An inspection into the Isle of Man’s Children’s and Families services has highlighted a number of areas of concern.

The document, published today by the Office for Standards in Education (Ofsted), identified a number of concerns and areas where improvements were needed, with the risk of children falling into substance misuse and a lack of support for care leavers among key concerns.

Ofsted also noted that some of the service’s practices and processes created an ‘institutional feel to the environment’, and that current access to education for children in care or secure accommodation needed to be improved.

Ofsted staff were invited to the island by Manx Care at the end of April this year and spent around three weeks on the Isle of Man as part of the inspection.

Ofsted reviews usually provide service ratings however, Manx Care did not want the service to be scored, instead requesting information that could benefit the service.

In total, Ofsted found 11 headline issues resulting in 61 findings which needed to be addressed.

In the wake of the inspection, Manx Care have set up an ‘action plan’ in a bid to resolve the problems raised.

According to the healthcare provider, 26 of these actions have been completed so far while another 27 are ongoing. A further eight areas require financial input or resolution by other government departments or agencies.

Issues raised during the inspection included the lack of services for children with disabilities, foster carer recruitment, a lack of foster carers and homelessness in 16 year-olds and older.

However, Ofsted have flagged the risk of child exploitation as a stand-out issue for the service and inspectors said a more robust response was required to alleviate that risk.

Manx Care responded by saying: ‘We have developed a multi-agency response to the exploitation of young people across agencies.

‘This was in its infancy during the Ofsted visit and continues to develop.

‘Some initial changes were made to the process and oversight as suggested by Ofsted and we will be visiting other jurisdictions in October/November of 2023 to see how they have developed their responses and services in this area.’

Lawrie Hooper, minister for health and social care, said the report wasn’t a surprise for the department.

Lawrie Hooper, minister for health and social care (Other 3rd Party)

However, he did admit he was concerned about some of the findings.

He said: ‘I think there’s some obvious areas that we can talk about like care leavers legislation and care leavers accommodation, there’s a big challenge there. But the risk of exploitation is the most concerning area because I don’t think that needs a great deal of change in terms of legislation, that’s just about practice and process, and I think when you have children who are at risk of exploitation, that for me is quite a big worry.’

He said that there will be more inspections across the department of health and social care.

He added: ‘As part of the independent review into health care, one of the things we’ve established is external inspections of all of our services that are delivered by Manx Care, and Ofsted have been brought in by the department to do an inspection of this year’s children services.

‘There will be more inspection reports from other regulators in the near future as well as we get through these services.
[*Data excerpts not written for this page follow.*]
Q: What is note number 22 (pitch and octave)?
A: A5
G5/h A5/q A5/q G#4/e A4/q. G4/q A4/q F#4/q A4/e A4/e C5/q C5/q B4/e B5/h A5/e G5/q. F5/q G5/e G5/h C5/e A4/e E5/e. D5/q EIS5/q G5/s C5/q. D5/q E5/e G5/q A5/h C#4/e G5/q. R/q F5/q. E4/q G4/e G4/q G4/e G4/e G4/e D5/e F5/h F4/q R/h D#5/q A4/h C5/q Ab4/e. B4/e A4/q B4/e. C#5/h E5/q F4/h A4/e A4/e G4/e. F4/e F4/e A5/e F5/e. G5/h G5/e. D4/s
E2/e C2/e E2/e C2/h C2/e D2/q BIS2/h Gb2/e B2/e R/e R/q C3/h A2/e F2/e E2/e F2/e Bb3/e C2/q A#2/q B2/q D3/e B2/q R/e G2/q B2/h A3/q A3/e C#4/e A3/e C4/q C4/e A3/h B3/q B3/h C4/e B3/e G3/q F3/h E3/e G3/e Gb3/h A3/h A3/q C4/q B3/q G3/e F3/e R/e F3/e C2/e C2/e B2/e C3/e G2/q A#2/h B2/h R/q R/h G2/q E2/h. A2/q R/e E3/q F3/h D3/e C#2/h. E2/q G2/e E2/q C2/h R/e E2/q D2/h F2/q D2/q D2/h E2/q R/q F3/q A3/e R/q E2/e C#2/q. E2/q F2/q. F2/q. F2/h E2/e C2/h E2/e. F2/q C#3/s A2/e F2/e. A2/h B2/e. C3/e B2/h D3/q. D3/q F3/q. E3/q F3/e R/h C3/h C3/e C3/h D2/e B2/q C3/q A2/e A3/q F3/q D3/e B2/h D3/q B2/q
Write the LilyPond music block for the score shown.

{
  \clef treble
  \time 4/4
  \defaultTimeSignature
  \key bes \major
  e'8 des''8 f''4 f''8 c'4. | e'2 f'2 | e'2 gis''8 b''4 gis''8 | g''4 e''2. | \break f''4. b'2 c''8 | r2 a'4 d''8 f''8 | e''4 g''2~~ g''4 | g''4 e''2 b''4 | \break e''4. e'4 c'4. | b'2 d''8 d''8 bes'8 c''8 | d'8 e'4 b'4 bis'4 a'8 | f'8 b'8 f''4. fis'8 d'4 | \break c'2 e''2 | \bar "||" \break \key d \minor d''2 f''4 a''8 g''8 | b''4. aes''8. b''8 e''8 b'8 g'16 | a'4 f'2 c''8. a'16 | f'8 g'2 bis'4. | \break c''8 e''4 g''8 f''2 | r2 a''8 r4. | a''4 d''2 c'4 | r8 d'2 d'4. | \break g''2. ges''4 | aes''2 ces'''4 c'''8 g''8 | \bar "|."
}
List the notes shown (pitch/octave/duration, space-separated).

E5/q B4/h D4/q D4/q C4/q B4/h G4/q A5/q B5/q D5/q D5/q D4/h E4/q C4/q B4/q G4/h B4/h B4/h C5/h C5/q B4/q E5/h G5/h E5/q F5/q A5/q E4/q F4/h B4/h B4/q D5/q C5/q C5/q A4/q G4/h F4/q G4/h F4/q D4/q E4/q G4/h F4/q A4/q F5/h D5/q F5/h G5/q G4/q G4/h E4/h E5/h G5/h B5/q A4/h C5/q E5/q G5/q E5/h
Our intention is that every single service will be inspected within the first five years of operation.

‘We’ve set something up called the children services improvement board which is an across government group and chaired independently that is going to produce an action plan that draws in other agencies like education, home affairs, the police, to make sure that what is done actually works because some of these issues, with exploitation being a prime example, actually are not simply a social services issue but a wider government issue’.

Julie Gibney, assistant director of children and family social work, added: ‘Exploitation was an issue, we had started to work in a certain way with other agencies to identify and provide interventions to these young people who were victims of that, and there’s still a long way to go but we are working towards that.

‘It’s a work in progress.’

She added that while she didn’t think the report was ‘damning’, it did show a lot of input was needed to improve the outcome for the younger generation.